Task objective:
Rewrite the rows from the first one up to and including the line with "22484 millimetres", replacing "pixel" with "image point" and keeping everything else unchanged. Leave the pictures out of your answer.

Data for this exercise:
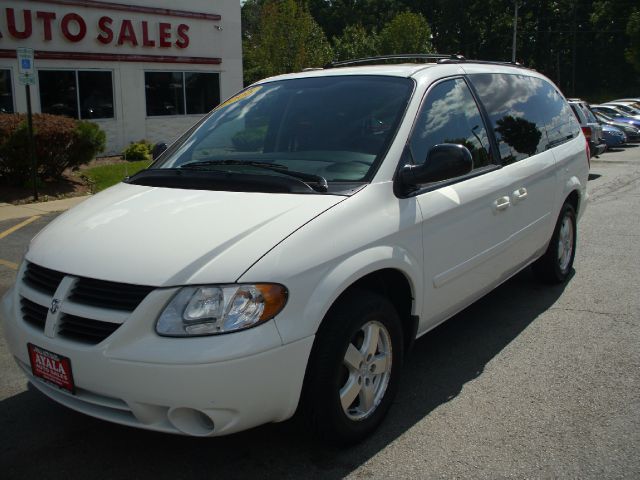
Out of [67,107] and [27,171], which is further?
[67,107]

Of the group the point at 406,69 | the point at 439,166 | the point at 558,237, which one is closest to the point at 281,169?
the point at 439,166

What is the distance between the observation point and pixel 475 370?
4.20 metres

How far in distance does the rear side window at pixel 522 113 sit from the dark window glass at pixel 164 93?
50.3ft

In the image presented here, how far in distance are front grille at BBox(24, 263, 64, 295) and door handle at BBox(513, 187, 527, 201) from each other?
3.05 meters

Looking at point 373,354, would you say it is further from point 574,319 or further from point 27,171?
point 27,171

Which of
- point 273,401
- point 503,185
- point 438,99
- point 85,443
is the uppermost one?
point 438,99

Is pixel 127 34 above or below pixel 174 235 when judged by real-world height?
above

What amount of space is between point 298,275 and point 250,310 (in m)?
0.26

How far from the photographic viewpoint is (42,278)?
3104 mm

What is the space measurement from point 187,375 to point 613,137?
22484 millimetres

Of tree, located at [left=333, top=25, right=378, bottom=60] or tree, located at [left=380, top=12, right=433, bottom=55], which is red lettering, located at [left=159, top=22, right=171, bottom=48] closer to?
tree, located at [left=333, top=25, right=378, bottom=60]

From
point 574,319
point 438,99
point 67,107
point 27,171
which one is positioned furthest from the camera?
point 67,107

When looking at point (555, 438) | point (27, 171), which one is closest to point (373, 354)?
point (555, 438)

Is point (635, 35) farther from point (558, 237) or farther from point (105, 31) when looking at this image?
point (558, 237)
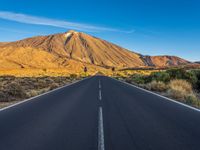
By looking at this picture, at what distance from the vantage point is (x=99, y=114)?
1012cm

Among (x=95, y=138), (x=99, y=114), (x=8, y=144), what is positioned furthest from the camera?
(x=99, y=114)

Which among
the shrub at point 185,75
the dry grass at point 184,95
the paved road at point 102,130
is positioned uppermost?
the shrub at point 185,75

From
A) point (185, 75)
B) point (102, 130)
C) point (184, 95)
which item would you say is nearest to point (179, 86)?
point (184, 95)

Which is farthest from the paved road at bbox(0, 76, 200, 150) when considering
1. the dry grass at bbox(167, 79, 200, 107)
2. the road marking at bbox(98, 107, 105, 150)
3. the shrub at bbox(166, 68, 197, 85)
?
the shrub at bbox(166, 68, 197, 85)

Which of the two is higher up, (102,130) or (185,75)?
(185,75)

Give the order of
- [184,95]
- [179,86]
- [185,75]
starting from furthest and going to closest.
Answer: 1. [185,75]
2. [179,86]
3. [184,95]

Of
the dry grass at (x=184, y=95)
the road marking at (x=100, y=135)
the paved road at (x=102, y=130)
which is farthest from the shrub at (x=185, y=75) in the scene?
the road marking at (x=100, y=135)

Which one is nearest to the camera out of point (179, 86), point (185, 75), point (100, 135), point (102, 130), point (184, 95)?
point (100, 135)

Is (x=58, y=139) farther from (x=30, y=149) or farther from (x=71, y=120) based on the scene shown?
(x=71, y=120)

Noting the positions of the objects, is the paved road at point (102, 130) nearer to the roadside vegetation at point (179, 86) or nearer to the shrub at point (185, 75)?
the roadside vegetation at point (179, 86)

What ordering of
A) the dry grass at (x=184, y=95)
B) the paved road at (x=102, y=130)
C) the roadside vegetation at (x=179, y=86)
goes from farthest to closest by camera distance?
the roadside vegetation at (x=179, y=86), the dry grass at (x=184, y=95), the paved road at (x=102, y=130)

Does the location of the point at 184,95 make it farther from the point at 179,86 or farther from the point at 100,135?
the point at 100,135

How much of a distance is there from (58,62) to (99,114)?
14414 centimetres

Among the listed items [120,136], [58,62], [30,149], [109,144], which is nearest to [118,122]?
[120,136]
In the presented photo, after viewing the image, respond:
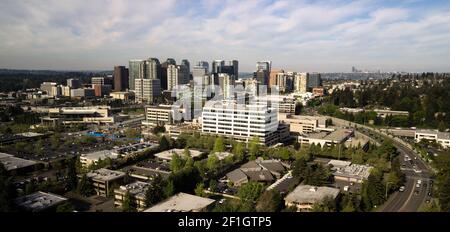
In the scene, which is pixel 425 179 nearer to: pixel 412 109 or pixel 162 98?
pixel 412 109

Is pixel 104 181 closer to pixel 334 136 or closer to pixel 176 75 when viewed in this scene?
pixel 334 136

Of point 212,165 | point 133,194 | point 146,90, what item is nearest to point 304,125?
point 212,165

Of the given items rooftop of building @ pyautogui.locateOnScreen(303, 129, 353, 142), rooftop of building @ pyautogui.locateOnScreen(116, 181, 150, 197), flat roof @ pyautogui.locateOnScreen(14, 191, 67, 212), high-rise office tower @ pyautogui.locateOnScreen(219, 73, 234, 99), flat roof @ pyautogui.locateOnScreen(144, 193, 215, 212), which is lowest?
flat roof @ pyautogui.locateOnScreen(14, 191, 67, 212)

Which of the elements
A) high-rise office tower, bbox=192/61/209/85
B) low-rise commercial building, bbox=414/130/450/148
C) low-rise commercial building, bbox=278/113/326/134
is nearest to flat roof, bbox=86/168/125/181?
low-rise commercial building, bbox=278/113/326/134

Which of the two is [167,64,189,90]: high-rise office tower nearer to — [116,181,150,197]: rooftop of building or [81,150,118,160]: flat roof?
[81,150,118,160]: flat roof

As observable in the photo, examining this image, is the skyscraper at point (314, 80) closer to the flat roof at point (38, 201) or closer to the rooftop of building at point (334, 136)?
the rooftop of building at point (334, 136)
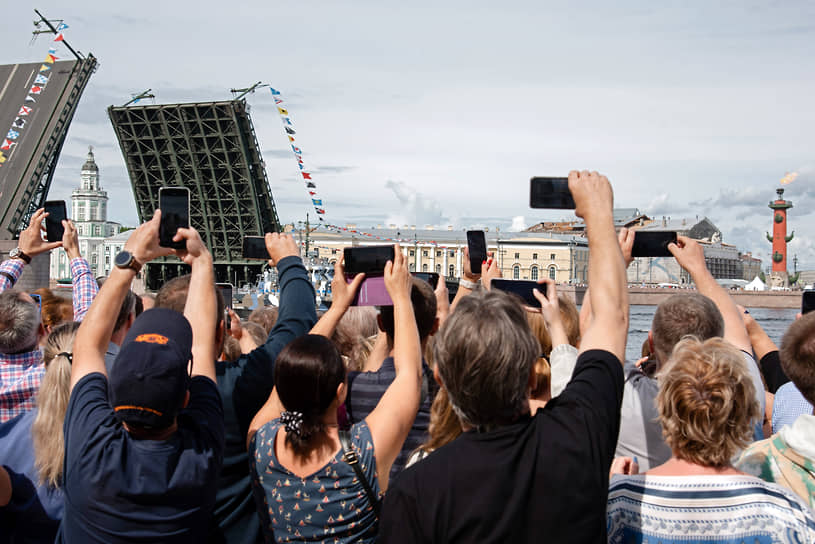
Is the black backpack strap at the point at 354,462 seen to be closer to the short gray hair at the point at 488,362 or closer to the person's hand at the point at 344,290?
the short gray hair at the point at 488,362

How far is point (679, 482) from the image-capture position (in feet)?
4.08

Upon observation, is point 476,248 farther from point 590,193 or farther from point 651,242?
point 590,193

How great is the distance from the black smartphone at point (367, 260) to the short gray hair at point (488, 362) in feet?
2.10

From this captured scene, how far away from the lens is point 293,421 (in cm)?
135

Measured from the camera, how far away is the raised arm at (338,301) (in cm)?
167

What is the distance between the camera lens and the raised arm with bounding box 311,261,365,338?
1667mm

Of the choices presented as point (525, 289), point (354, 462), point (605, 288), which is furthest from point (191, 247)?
point (605, 288)

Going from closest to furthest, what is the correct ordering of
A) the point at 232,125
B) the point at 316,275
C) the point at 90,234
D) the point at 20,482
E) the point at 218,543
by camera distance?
the point at 218,543, the point at 20,482, the point at 232,125, the point at 316,275, the point at 90,234

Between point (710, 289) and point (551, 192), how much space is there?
69 cm

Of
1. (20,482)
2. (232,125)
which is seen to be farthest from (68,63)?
(20,482)

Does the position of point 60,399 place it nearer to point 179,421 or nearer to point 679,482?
point 179,421

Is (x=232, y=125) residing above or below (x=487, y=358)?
above

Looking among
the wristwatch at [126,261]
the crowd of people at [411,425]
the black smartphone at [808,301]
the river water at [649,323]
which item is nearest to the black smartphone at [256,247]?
the crowd of people at [411,425]

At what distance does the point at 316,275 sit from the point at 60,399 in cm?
1990
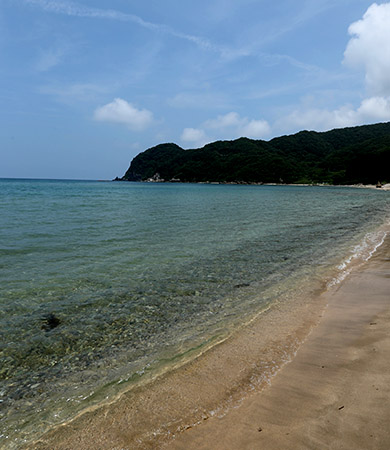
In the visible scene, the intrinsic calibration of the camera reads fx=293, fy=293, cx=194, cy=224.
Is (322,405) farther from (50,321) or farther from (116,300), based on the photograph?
(50,321)

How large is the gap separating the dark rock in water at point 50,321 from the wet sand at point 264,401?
3.63 metres

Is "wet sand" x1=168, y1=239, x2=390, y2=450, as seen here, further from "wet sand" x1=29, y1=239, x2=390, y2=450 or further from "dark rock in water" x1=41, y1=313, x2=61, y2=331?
"dark rock in water" x1=41, y1=313, x2=61, y2=331

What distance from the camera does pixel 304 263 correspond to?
13391 millimetres

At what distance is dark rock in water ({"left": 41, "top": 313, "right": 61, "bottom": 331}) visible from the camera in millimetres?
7301

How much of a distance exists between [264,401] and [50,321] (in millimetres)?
5823

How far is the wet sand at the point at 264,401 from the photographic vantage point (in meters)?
3.60

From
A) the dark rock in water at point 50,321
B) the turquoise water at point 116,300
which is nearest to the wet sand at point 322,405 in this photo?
the turquoise water at point 116,300

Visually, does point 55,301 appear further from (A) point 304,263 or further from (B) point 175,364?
(A) point 304,263

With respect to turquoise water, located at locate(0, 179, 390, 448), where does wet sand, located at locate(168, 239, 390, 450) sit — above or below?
above

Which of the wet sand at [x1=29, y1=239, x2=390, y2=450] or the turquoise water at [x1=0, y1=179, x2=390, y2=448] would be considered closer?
the wet sand at [x1=29, y1=239, x2=390, y2=450]

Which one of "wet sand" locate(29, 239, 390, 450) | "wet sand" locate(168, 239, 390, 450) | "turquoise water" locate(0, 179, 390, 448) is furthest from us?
"turquoise water" locate(0, 179, 390, 448)

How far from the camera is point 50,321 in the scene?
763cm

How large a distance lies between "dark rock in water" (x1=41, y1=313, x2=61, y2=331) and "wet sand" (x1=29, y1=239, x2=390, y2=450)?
363cm

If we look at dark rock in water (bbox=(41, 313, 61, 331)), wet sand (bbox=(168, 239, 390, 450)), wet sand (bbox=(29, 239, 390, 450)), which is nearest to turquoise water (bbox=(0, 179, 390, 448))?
dark rock in water (bbox=(41, 313, 61, 331))
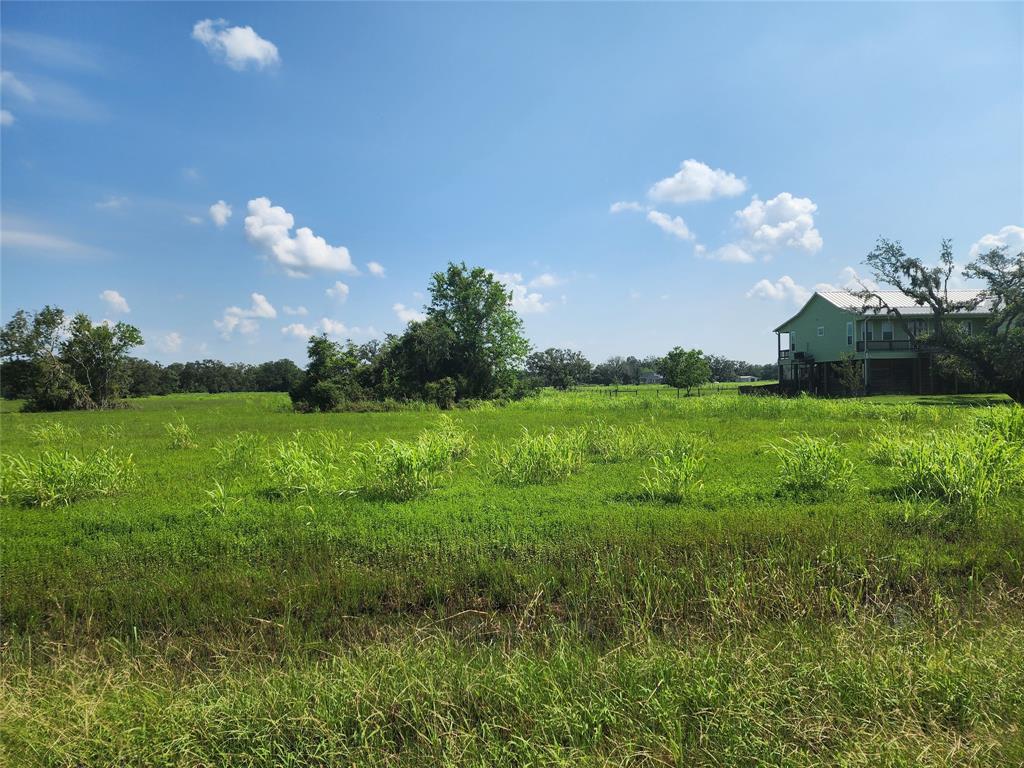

Reply to the exercise:
Out of [67,107] and [27,171], which is further?
[67,107]

Of the group the point at 406,69 | the point at 439,166 | the point at 558,237, which one is closest to the point at 281,169?
the point at 439,166

What is the distance between the observation point and image point 475 370?
4.20 metres

How far in distance does the rear side window at image point 522 113 sit from the dark window glass at image point 164 93?
50.3ft

In the image presented here, how far in distance are front grille at BBox(24, 263, 64, 295) and door handle at BBox(513, 187, 527, 201) from each other?
3.05 meters

Looking at point 373,354, would you say it is further from point 574,319 or further from point 27,171?
point 27,171

Which of
- point 273,401
- point 503,185
- point 438,99
- point 85,443
is the uppermost one?
point 438,99

Is image point 127 34 above or below image point 174 235 when judged by real-world height?
above

What amount of space is between point 298,275 and point 250,310 (in m)?
0.26

How far from the photographic viewpoint is (42,278)?
3104 mm

What is the space measurement from point 187,375 to point 613,137?
22484 millimetres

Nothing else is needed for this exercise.